§ **Text segment**
A unique role for citizen science in ecological restoration: a case study in streams

U.S. Fish and Wildlife Services

A unique role for citizen science in ecological restoration: a case study in streams

Engaging community members in environmental monitoring can help land managers understand how ecosystems respond to human activities. Data collected by students can accurately reflected a stream’s recovery after restoration work. 

Edwards, Patrick M., Gail Shaloum, and Daniel Bedell. “A unique role for citizen science in ecological restoration: a case study in streams.” Restoration Ecology 26, no. 1 (2017): 29-35. doi:10.1111/rec.12622.

It’s 6 o’clock on a freezing November morning, and a small group of people is standing in a dark parking lot next the churning Charles River in Boston. They are collecting water samples as part of a long-term project to measure the health of this once notoriously polluted river. They are citizen scientists: students, business people, retirees, and others who volunteer to participate in scientific research. 

On the other side of the country, a group of high school students in western Oregon are in biology class. They’re standing in a creek, collecting bugs from its rocky bottom and recording data on what they find. They’re participating in a study to understand how citizen science can support environmental restoration projects. The report, by Patrick Edwards, Gail Shaloum, and Daniel Bedell, was published in the journal Restoration Ecology.

Over seven years, two thousand high school students and their teachers, partnering with college students and the research team, studied two streams in suburban Portland.  One of the creeks, Rock Creek, had been degraded over time by nearby human development. The other, Balch Creek, was in an area with far less human impact. The students collected data to understand how well a restoration project in Rock Creek had improved water quality and salmon habitat. They were assisting with a Before, After, Control, Impact (BACI) study. By comparing Rock Creek with Balch Creek, where no restoration took place, scientists and students can understand if the changes they observed were due to the restoration work or other environmental factors.

The study methods were similar to those used by environmental monitoring programs and BACI studies across the country. The “bugs” the students collected weren’t all bugs, really. They’re aquatic macroinvertebrates, a group of crustaceans, insects, and mollusks which scientists and students alike can study to understand water quality in streams.  While some invertebrates can thrive in polluted, sediment-choked, or low oxygen streams, others require clear, cold, fast moving water to survive.

In seven years, the students and their teachers collected and identified over 14,000 macroinvertebrates. As the students pulled the wriggling creatures from the water, they sorted them by pollution tolerance. The populations of sensitive species rebounded in the restored stream, a key indicator that restoration had improved stream quality. Importantly, the student data reflected the trends that would have been expected from by professional scientists studying similar river systems. This suggests that citizen science data can reliably support restoration and habitat improvement project .

The results of this study, and others like it, can build support for citizen science as a tool for restoration projects nationwide. Since 1990, conservation groups and government agencies in the United States have spent over $14 billion on watershed and stream restoration programs. Anecdotal evidence suggests that these programs have been successful, but it is expensive and time consuming to carefully evaluate their outcomes. Citizen science data has helped inform conservation planning and support ongoing learning for more successful, efficient, and affordable environmental programs. Back in Boston, those early morning volunteers have helped track the transformation of the Charles River from infamously “Dirty Water” to one of the cleanest urban rivers in the country

Citizen science is about more than data collection. Conservation is most successful when it involves local communities, from kindergarteners to retirees. Citizen science has engaged thousands of people with science and nature. It has built strong connections between communities and the ecosystems in their backyards. Studies like the one in Oregon can help cement its place as an important and reliable way to meet the many goals of conservation projects nationwide.

§ **Tasks to complete**
1. According to the citizen science article, which creek served as the comparison stream where no restoration took place?
2. Name every author of the report discussed in the citizen science article.
The entries that come next play no part in this.

§ **Data under study**

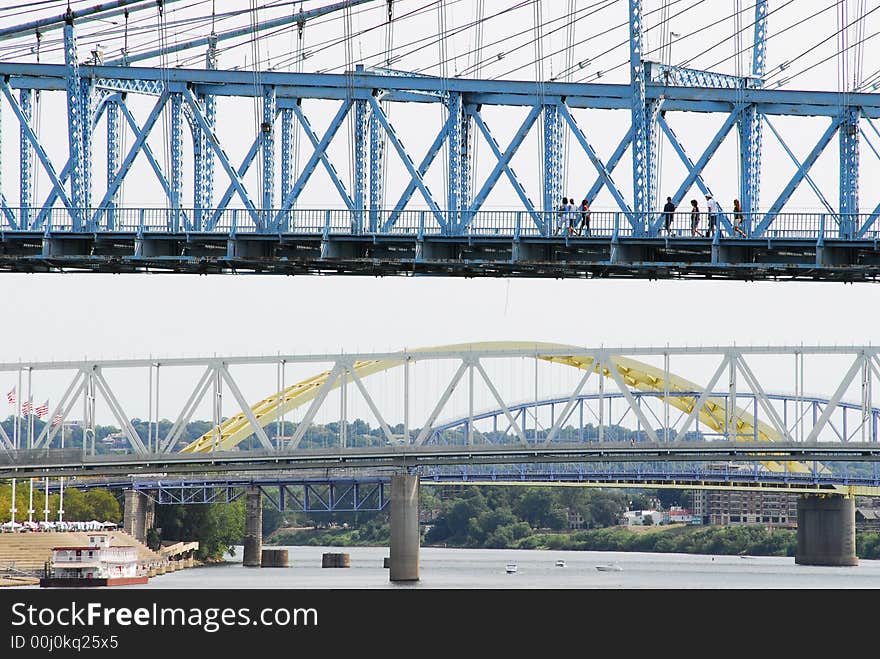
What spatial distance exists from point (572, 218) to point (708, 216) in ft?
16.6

...

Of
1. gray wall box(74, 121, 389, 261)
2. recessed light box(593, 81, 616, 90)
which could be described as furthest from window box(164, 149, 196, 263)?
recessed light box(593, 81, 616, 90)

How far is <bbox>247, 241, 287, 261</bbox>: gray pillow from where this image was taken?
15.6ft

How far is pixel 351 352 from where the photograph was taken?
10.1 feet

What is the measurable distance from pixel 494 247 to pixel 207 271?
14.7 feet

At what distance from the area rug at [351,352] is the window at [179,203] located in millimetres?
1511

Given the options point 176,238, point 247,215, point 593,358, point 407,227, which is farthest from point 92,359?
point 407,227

--

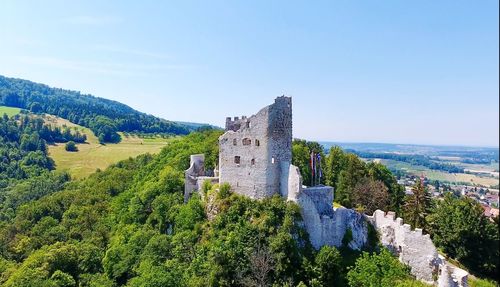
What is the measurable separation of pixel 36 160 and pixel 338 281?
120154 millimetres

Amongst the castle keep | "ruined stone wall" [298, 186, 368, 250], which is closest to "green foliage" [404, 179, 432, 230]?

§ **Exercise solutions**
1. Balch Creek

2. Patrick M. Edwards, Gail Shaloum, Daniel Bedell